📈 Compound Interest Calculator for £15,000 over 20 Years

See how your savings grow with compound interest over time.

Quick answer

£15,000 invested for 20 years at 5% annual compound interest grows to about £39,799.47 — with £24,799.47 of that being interest.

  • At 3%: £27,091.67
  • At 5%: £39,799.47
  • At 7%: £58,045.27
  • At 10%: £100,912.50

In detail: Compound Interest Calculator for £15,000 over 20 Years

£15,000 is a meaningful starting amount: over 20 years, even a modest 5% real return turns it into £39,799.47, and a stock-market-like 7% turns it into £58,045.27. The difference between those two rates — about £18,245.80 — is entirely the power of a slightly higher compounding base rate over 20 years.

Over a 20-year horizon, compounding does real work: more than half of the ending balance typically comes from growth rather than the original £15,000. A Stocks & Shares ISA sheltering the returns would preserve every pound of this; holding it in a general investment account would expose gains above the annual CGT allowance to tax.

Adding monthly contributions to the pot accelerates this substantially. Even £100/month on top of £15,000 at 5% pushes the 20-year total up to roughly £69,799.47, because each contribution gets its own compounding tail.

What this tool helps with

Future value with compound interest breakdown

What you can enter

  • Initial amount (£): 15000
  • Monthly addition (£): 100
  • Annual interest rate (%): 5
  • Number of years: 20

Why this page is useful

See how your savings grow with compound interest over time. This page loads fast, gives a direct answer, and then expands with useful context instead of burying the result under filler.
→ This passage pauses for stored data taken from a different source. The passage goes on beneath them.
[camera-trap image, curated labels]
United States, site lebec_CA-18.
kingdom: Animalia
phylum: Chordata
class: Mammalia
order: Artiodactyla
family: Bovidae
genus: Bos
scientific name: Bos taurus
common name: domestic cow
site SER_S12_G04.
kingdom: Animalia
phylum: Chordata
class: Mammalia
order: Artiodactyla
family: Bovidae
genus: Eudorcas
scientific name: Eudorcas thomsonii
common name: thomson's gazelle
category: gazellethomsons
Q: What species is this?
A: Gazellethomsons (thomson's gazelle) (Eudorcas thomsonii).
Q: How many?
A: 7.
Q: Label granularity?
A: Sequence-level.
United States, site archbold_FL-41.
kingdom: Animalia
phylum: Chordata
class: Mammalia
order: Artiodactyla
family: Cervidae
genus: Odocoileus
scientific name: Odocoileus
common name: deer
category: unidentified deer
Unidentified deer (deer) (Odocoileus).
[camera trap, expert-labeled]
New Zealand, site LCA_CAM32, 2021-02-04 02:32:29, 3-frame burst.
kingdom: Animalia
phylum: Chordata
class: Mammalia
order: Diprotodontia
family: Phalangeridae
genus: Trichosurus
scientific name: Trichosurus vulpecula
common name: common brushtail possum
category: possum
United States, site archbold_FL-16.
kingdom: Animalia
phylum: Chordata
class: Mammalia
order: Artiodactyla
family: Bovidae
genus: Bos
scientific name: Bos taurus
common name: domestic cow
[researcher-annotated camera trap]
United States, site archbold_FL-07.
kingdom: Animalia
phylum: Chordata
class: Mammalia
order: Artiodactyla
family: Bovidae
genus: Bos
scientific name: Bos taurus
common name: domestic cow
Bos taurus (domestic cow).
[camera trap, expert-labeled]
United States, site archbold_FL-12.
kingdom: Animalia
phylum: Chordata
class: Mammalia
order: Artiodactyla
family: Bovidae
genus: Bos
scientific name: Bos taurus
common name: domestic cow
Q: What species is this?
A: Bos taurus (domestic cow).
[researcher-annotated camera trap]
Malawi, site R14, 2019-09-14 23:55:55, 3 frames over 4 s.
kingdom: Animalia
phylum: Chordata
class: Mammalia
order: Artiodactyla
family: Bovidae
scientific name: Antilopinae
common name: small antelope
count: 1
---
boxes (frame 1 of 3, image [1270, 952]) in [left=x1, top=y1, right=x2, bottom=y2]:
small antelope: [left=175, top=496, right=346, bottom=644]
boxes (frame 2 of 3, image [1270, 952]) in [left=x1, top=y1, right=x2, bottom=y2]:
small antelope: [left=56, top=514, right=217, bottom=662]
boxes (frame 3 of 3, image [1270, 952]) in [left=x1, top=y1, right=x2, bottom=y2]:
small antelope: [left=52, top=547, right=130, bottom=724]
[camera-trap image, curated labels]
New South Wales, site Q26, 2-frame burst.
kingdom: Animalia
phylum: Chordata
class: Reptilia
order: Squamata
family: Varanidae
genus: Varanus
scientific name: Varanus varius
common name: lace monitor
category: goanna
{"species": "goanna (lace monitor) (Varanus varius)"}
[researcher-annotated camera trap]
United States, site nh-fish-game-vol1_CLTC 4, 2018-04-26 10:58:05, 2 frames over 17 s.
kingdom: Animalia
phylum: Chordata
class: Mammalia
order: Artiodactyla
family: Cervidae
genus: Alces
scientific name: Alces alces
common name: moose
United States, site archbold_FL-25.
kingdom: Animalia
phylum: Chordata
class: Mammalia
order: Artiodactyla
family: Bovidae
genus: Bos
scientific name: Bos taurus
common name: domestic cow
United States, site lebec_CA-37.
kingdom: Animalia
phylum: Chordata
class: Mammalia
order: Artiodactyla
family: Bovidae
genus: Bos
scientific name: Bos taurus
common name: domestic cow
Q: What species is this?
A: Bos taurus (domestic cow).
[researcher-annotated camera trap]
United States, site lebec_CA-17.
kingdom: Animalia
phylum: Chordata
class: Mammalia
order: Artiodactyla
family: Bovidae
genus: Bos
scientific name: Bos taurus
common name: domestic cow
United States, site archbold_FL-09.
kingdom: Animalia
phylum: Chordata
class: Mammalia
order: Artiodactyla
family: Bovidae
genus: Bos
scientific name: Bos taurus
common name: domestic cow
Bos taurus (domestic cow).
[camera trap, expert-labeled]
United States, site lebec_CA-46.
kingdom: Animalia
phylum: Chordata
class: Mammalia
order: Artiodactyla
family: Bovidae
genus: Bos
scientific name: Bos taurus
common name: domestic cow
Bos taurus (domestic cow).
Frequently Asked Questions

£15,000 invested for 20 years at 5% annual compound interest grows to about £39,799.47 — with £24,799.47 of that being interest.
At 3%: £27,091.67 • At 5%: £39,799.47 • At 7%: £58,045.27 • At 10%: £100,912.50
£15,000 is a meaningful starting amount: over 20 years, even a modest 5% real return turns it into £39,799.47, and a stock-market-like 7% turns it into £58,045.27. The difference between those two rates — about £18,245.80 — is entirely the power of a slightly higher compounding base rate over 20 years.
Over a 20-year horizon, compounding does real work: more than half of the ending balance typically comes from growth rather than the original £15,000. A Stocks & Shares ISA sheltering the returns would preserve every pound of this; holding it in a general investment account would expose gains above the annual CGT allowance to tax.
Interest earned on your interest. It's what makes long-term saving powerful — Einstein called it the eighth wonder of the world.
No. Interest rates vary and investments can go down. This is an estimate for illustration only.